La fille d'une légende vivante de Hollywood présentera son premier film à Deauville
Lors de la 51e édition du Festival du Film Américain de Deauville, Julie Pacino, la fille du grand Al Pacino, présentera en compétition son premier film en tant que réalisatrice : I LIVE HERE NOW. Une entrée bienvenue dans ce monde encore très masculin.
Julie Pacino entre en scène au Festival de Deauville 2025
L’annonce de la sélection officielle du 51ᵉ Festival du cinéma américain de Deauville a créé la surprise : dans la compétition, figure I LIVE HERE NOW, premier long métrage de Julie Pacino.
À 35 ans, la fille d’Al Pacino franchit le pas de la réalisation après avoir longtemps œuvré en coulisses. Le synopsis laissait entrevoir une œuvre intime et inquiétante : dans un hôtel isolé en pleine tempête, une jeune femme enceinte se retrouve prisonnière d’un lieu hanté par des violences passées. Tourné sur la côte est des États‑Unis, le film est porté par l’actrice Madeleine Brewer et explore la grossesse, la mémoire et l’héritage.
On comprend pourquoi Aude Hesbert, directrice du festival, parle d’une sélection « vibrante et kaléidoscopique » pour cette 51ᵉ édition. La présence de Julie Pacino à Deauville, symbolique du phénomène des « nepo‑babies », attise la curiosité : quelle place accorder aux enfants de stars qui passent derrière la caméra ? La réalisatrice a affirmé s’être inspirée d’histoires de femmes de son entourage plutôt que de la carrière de son illustre père, et ce premier film sera scruté comme un test grandeur nature.

La dynastie des fils et filles de… : une domination masculine
L’arrivée de Julie Pacino rappelle à quel point le cinéma aime les lignées. Les « nepo‑babies » qui deviennent réalisateurs sont nombreux, et la majorité sont des hommes.
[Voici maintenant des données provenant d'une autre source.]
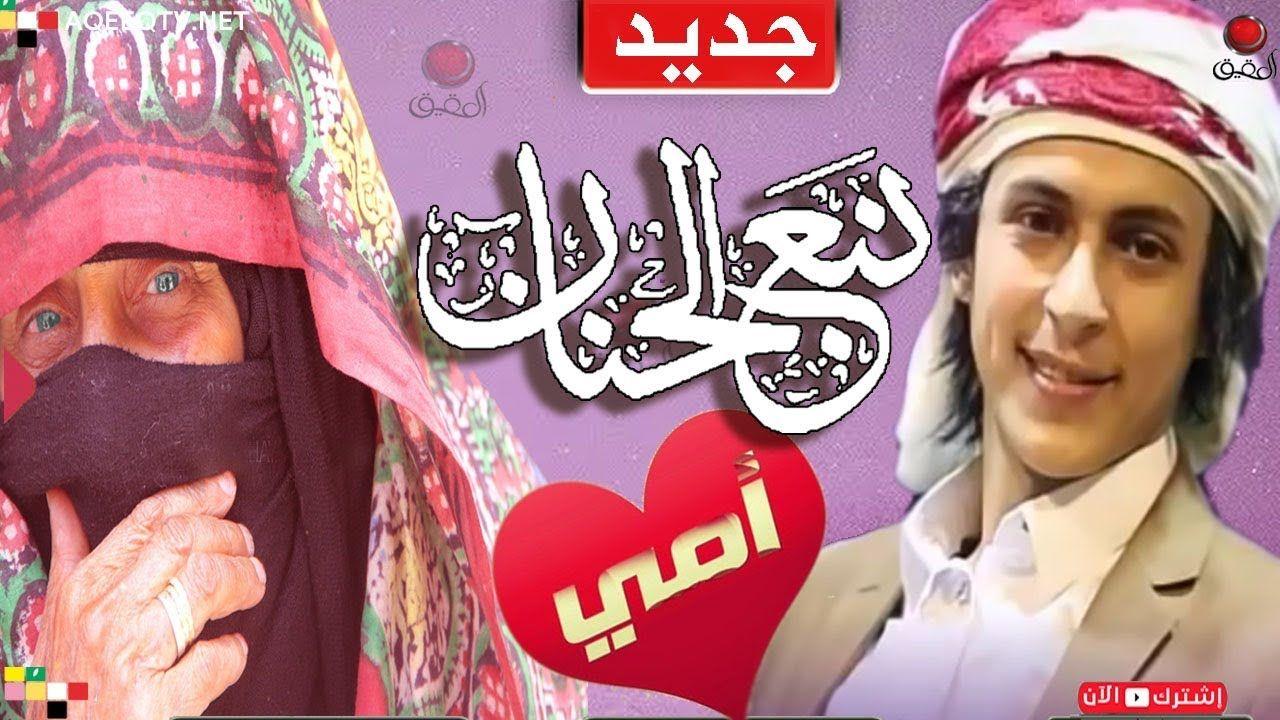 عبد الفتاح الفقيه شيلة امي نبع الحنان جديد شيلات الام 2019 Women Fashion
Sofia Coppola est longtemps restée l’exception, héritant du goût du récit de son père Francis et remportant l’Oscar du scénario pour LOST IN TRANSLATION en 2004.
En revanche, on compte bien plus de fils de cinéastes : Roman Coppola a grandi au sein d’une dynastie où « musique et cinéma étaient au cœur de la vie familiale » et s’est illustré comme scénariste et réalisateur. Jason Reitman, fils du réalisateur de S.O.S. FANTÔMES, confessait qu’il avait « hésité à devenir cinéaste » tant il était conscient des soupçons de favoritisme. Mais pour boucler la boucle, il signera le reboot de la saga avec S.O.S. FANTÔMES : L’HÉRITAGE.
Brandon Cronenberg, quant à lui, a prolongé l’œuvre dérangeante de son père David en signant ANTIVIRAL puis INFINITY POOL, tandis que Louis Garrel, fils de Philippe Garrel et Brigitte Sy, s’impose devant et derrière la caméra. Même phénomène pour Jason Reitman et Roman Coppola qui ont bâti leur carrière à l’ombre de leur patronyme.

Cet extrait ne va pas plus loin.